Copy each row below word for word, but leave out the pictures.

[Start of MATERIAL TO PROCESS]

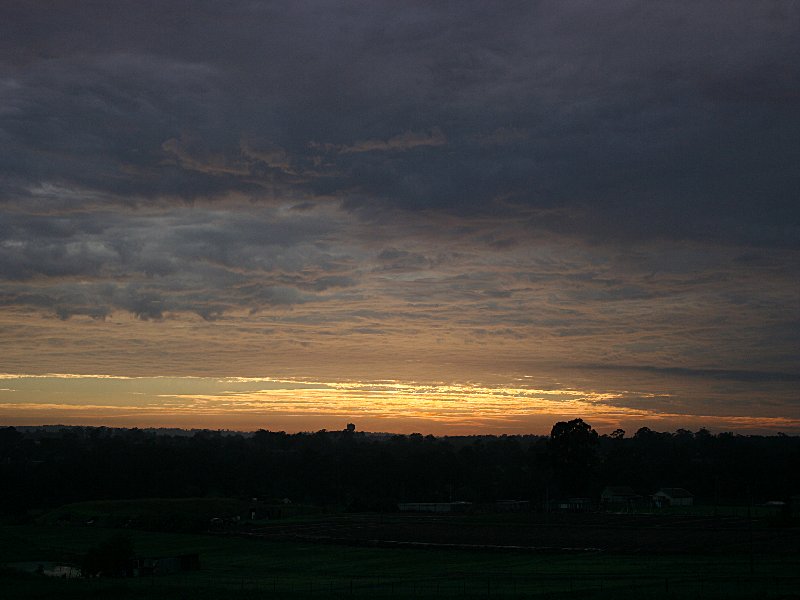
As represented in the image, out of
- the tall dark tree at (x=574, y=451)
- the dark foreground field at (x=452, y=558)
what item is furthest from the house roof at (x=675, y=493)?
the dark foreground field at (x=452, y=558)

[End of MATERIAL TO PROCESS]

TASK ANSWER:
As represented in the image, out of
- the tall dark tree at (x=574, y=451)
- the dark foreground field at (x=452, y=558)
what item is furthest from the house roof at (x=675, y=493)?
the dark foreground field at (x=452, y=558)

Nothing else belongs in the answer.